● Problems to work on:
• A. List every username that heads a post in the thread about a cat sleeping on her back.
• B. Write the next part of the forum thread about a cat sleeping on her back, starting right after the last line shown.

___ Document passage

# Cat sleeps on her back



## crewa2 (Sep 15, 2003)

My 1 year old siamese sleeps on her back about half of the time. Although she looks cute with her 4 feet in the air, I am concerned she could be trying to relieve some kind of pain. She seems fine otherwise. Has anyone else seen this? Thanks for any help


----------



## Jeanie (Jun 18, 2003)

Usually, when a cat sleeps with her tummy up, it means she is very trusting of you and the environment.


----------



## lexxie109 (Jan 20, 2003)

Ben, my cat, sleeps on him back all the time. I guess it's just what they find comfortable!


----------



## faile (Sep 14, 2003)

cujo sleeps in every postion possible!


----------



## tanyuh (Jun 7, 2003)

I want a kitty cam just so I can see my kitties while I'm at school hehehe.


----------



## kittygirl04 (Jul 8, 2003)

3 of my cats sleep on their backs. I think it is so funny to see their little legs in the air. Kitty does it the most--which surprises me because he is the one that is always getting attacked by the girls. :shock:


----------



## kitkat (Sep 22, 2003)

______
___ Data shown

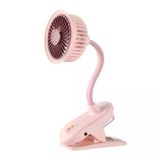 Pratik Mini Klips Fan 360 Derece Bebek Arabası Için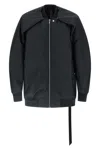 Drkshdw Convertible Jumbo Jacket In Blue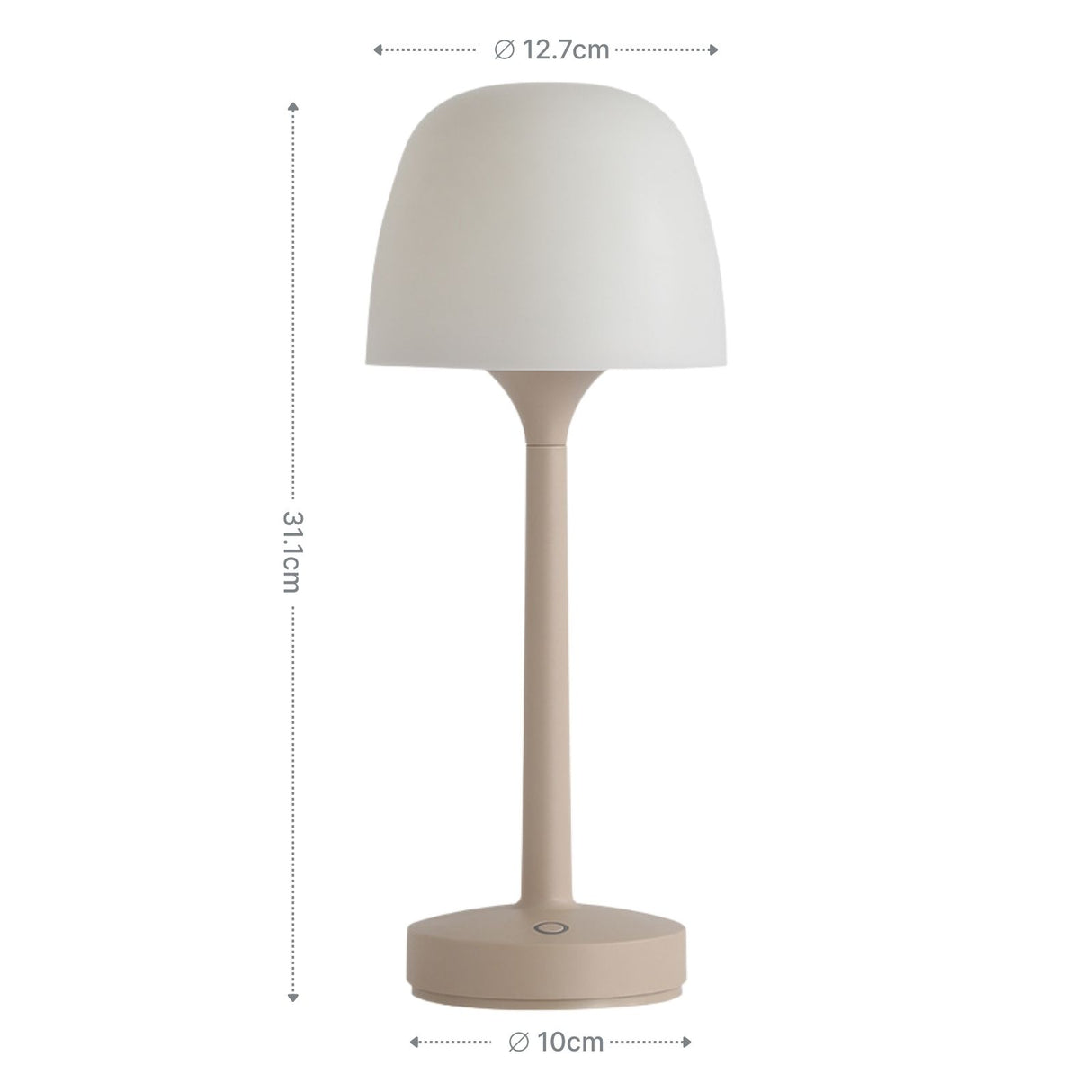 LED-Stimmungslicht Aurora-Lampe Effekt-Tischlampe Dekotischleuchte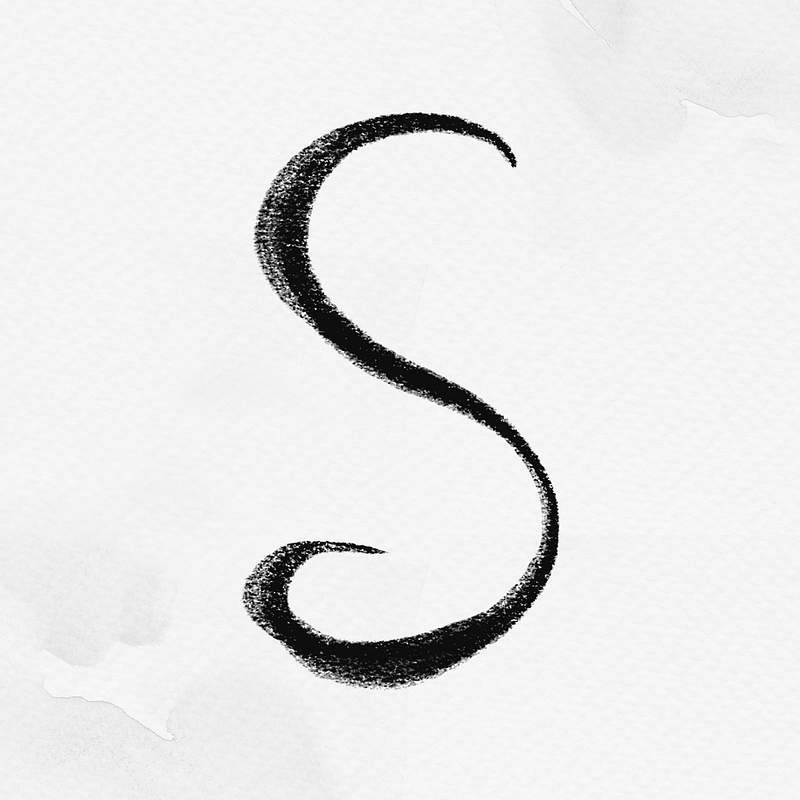 Letter S Cursive Images | Free Photos, PNG Stickers, Wallpapers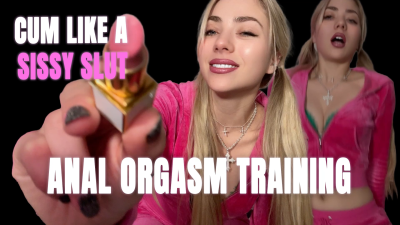 Cum Like A Sissy: Orgasm Training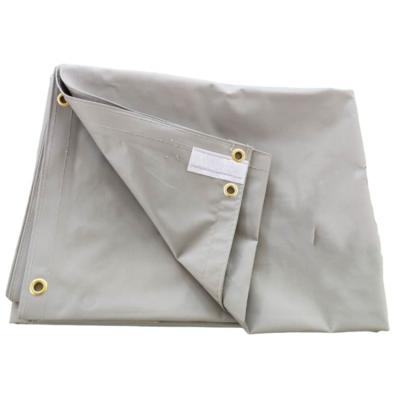 China Flame Retardant Soundproofed Tarpaulin Canvas Heat Insulation Tarpaulin With Soundproof PVC Fabric for sale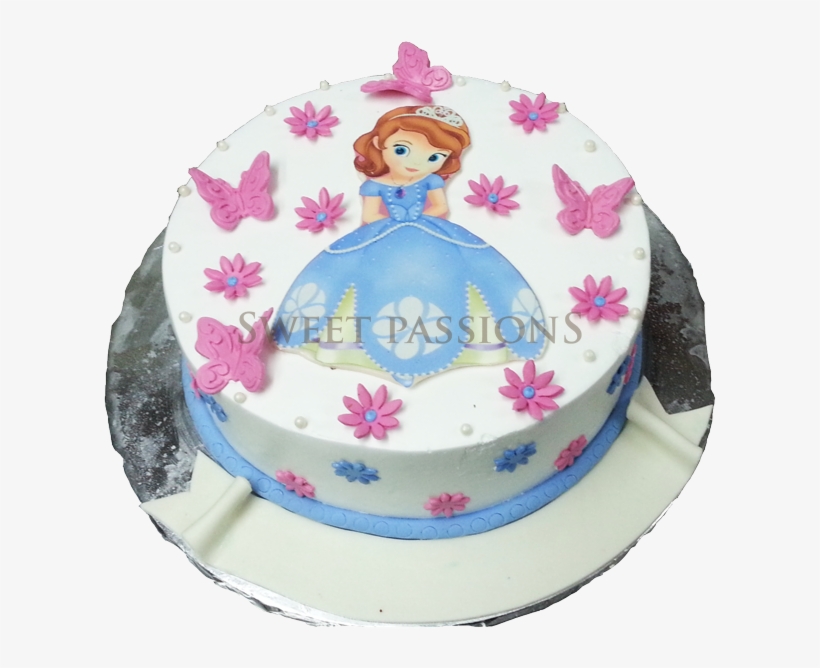 Sophia Princess Cut-out Cake - Cake Decorating, transparent png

______

● Exercise responses:
• A. crewa2, Jeanie, lexxie109, faile, tanyuh, kittygirl04, kitkat

• B.
Only my Sugar sleeps on her back or just lies there on her back wanting someone to play with her belly. I had a dog who did that cause it was hot, but i never seen cats do it either. My other cat, Twinkie, a bit of a scaredy cat will do that also, but not in the middle of the floor of course, always near a wall or near his favorite place, which is near a wall....


----------



## RayOfAsh (Sep 22, 2003)

This is nothign to worry about, almost all my cats do this, its comfertable for them and they dont seem to be showing any signs of pain. If i were u, i would take pictures ^^ :lol: .


----------



## 2cats (Aug 12, 2003)

Can someone tell me what a kitty cam is, and what is it all about?

I saw some others, but nothing was happening.

HELP


----------



## 2cats (Aug 12, 2003)

Well i looked at your website, and still do not understand what it is?

i only see pictures......


----------



## Kelly_ann (Aug 5, 2003)

It is very normal for cats to sleep on their backs, they are exposing their tummies because they trust you. My two boys do the same thing, I really on see male cats do it.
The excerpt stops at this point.